What to do: From the data that follows, copy every line holding the string "annotators".

Dataset:

● ● ●

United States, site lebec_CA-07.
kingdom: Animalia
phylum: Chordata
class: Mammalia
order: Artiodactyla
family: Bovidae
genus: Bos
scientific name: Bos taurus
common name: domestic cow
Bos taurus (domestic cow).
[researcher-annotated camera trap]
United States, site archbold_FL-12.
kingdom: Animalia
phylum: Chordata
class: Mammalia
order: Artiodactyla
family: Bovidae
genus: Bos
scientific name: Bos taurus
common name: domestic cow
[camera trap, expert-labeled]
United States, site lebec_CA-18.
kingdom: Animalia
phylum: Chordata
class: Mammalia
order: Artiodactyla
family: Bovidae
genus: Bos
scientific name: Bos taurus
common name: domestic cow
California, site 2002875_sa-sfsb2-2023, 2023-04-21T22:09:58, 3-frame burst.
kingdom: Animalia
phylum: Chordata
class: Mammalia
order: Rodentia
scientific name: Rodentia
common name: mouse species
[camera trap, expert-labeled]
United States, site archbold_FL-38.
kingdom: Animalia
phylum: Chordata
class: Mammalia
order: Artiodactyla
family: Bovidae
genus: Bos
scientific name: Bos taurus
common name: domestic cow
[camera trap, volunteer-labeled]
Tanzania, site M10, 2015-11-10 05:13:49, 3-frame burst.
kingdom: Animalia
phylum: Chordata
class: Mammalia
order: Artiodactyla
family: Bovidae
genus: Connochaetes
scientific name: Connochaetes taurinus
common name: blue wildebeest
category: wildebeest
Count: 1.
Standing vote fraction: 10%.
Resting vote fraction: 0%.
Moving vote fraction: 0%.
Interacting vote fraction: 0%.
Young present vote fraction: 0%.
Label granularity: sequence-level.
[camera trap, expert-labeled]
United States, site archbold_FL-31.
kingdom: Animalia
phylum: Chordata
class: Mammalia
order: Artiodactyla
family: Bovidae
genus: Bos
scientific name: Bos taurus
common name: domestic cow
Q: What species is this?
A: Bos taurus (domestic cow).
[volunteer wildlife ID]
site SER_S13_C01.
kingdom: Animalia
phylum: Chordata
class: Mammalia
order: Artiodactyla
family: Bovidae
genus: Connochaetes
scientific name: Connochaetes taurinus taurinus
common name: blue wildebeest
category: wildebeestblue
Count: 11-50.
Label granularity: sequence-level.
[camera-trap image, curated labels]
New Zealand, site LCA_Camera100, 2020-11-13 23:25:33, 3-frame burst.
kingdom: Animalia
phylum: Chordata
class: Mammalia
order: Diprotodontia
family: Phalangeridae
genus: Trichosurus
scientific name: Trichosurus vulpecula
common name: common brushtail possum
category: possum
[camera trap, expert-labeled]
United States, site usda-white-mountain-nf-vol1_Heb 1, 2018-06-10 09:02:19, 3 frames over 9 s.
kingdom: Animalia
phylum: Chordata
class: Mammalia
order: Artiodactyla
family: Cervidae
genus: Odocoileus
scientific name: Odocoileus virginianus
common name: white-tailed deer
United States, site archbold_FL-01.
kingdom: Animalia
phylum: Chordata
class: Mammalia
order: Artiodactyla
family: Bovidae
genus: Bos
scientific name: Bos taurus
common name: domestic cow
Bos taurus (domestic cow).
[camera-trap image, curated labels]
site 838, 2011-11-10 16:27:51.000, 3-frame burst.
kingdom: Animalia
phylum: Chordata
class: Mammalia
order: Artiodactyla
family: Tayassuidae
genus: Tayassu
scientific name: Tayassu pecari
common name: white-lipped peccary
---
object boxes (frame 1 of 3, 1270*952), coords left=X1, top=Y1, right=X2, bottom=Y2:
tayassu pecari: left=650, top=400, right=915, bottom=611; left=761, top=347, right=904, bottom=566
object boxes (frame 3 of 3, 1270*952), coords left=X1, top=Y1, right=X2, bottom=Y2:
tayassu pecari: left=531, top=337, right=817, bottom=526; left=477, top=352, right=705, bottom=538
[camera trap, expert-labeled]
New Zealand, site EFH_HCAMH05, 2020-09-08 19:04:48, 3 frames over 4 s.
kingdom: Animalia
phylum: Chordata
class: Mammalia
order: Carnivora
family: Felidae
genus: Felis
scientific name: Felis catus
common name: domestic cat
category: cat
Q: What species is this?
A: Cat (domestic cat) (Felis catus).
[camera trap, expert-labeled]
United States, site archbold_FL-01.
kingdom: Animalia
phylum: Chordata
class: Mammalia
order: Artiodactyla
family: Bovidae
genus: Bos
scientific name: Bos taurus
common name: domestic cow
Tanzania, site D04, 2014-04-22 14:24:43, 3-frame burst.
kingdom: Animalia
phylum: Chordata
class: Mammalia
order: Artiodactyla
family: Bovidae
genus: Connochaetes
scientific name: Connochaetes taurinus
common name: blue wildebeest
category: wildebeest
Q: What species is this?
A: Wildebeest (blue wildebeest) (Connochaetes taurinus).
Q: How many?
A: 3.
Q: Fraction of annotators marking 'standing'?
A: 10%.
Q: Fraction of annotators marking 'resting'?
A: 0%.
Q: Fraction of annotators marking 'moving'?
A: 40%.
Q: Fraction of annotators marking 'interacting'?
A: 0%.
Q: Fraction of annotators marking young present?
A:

● ● ●

Written answer:
Q: Fraction of annotators marking 'standing'?
Q: Fraction of annotators marking 'resting'?
Q: Fraction of annotators marking 'moving'?
Q: Fraction of annotators marking 'interacting'?
Q: Fraction of annotators marking young present?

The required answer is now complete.